The line at the door was getting longer still and all the tables were filled, when I saw a lady making her way up to the hostess. She was not quite prim and proper, but she was well groomed and dressed, over-dressed compared to about everyone else in her actual conservative shirtwaist dress, low heels, makeup indiscernible if at all, hair not “done,” but short and well managed . . . and gray. She appeared to be a trim 60 or so, and being in that range by now myself, I took interest. She spoke to Sandy for a moment, and I could tell she was sorry to hear about whatever the wait had grown to by then. She nodded, gave her name, took one of those buzzer “your table’s ready” things, and headed back out onto the deck to wait in line until called.

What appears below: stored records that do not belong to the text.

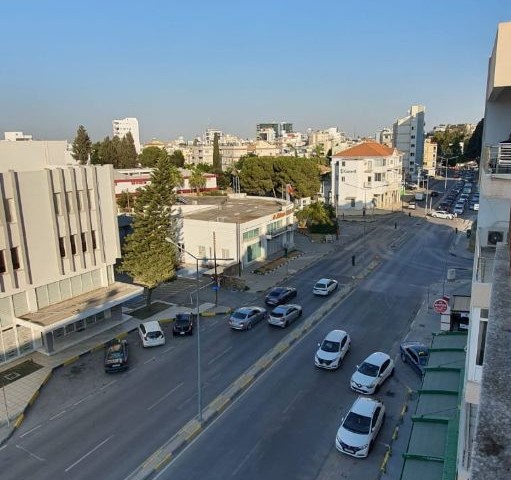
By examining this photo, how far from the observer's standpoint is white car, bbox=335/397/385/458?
17.1 m

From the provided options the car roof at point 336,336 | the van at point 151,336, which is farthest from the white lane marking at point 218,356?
the car roof at point 336,336

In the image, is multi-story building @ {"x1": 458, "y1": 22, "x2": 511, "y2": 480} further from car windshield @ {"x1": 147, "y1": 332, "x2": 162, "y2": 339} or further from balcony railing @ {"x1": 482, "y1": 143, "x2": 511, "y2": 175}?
car windshield @ {"x1": 147, "y1": 332, "x2": 162, "y2": 339}

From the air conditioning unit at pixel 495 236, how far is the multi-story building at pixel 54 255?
70.0 ft

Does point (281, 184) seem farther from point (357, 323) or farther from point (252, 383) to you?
point (252, 383)

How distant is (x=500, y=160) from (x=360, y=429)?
11695 mm

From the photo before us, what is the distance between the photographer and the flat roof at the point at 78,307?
2489 cm

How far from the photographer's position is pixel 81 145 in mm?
88625

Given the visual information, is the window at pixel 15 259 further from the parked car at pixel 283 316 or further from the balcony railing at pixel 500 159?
the balcony railing at pixel 500 159

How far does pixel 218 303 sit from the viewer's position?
35.0m

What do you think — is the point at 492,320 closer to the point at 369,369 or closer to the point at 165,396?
the point at 369,369

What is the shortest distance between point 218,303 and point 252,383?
12595 millimetres

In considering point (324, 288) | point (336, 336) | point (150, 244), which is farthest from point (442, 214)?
point (150, 244)

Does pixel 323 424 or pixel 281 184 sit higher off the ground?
pixel 281 184

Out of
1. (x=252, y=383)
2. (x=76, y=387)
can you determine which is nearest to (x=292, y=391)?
(x=252, y=383)
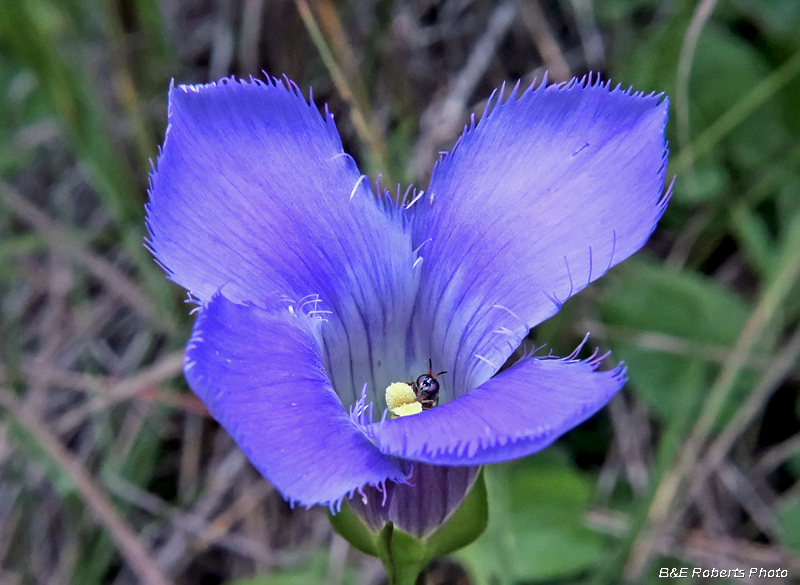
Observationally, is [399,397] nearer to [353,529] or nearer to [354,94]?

I was raised to be a good scout, and here was my chance to get in my daily good turn, I thought. I got up, got Sandy’s “of course” answer to my question, and went outside. The lady in question was standing to the side, looking at her phone, when I interrupted, “Pardon me, but I noticed you’re waiting, and I’ve just been seated, solo, at a table for two. Would you care to dine with a stranger?”

She looked up at me, my 5’10” not exactly towering, but above her petite 5’4″ or so, and said, “No, thank you. I’ll just wait.”

“Your choice, but with this crowd, you may starve. I’m pretty harmless, it will be in public, I won’t even talk if you don’t want to, and we’ll do separate checks – I’m not trying to hustle you, I just have two chairs and only need one.”

She smiled a little at that, considered it, and said, “Well, if you’re sure I won’t be . . . “

I didn’t know just what she wouldn’t be, but I cut in and said, “Not at all, I’ll enjoy the company.”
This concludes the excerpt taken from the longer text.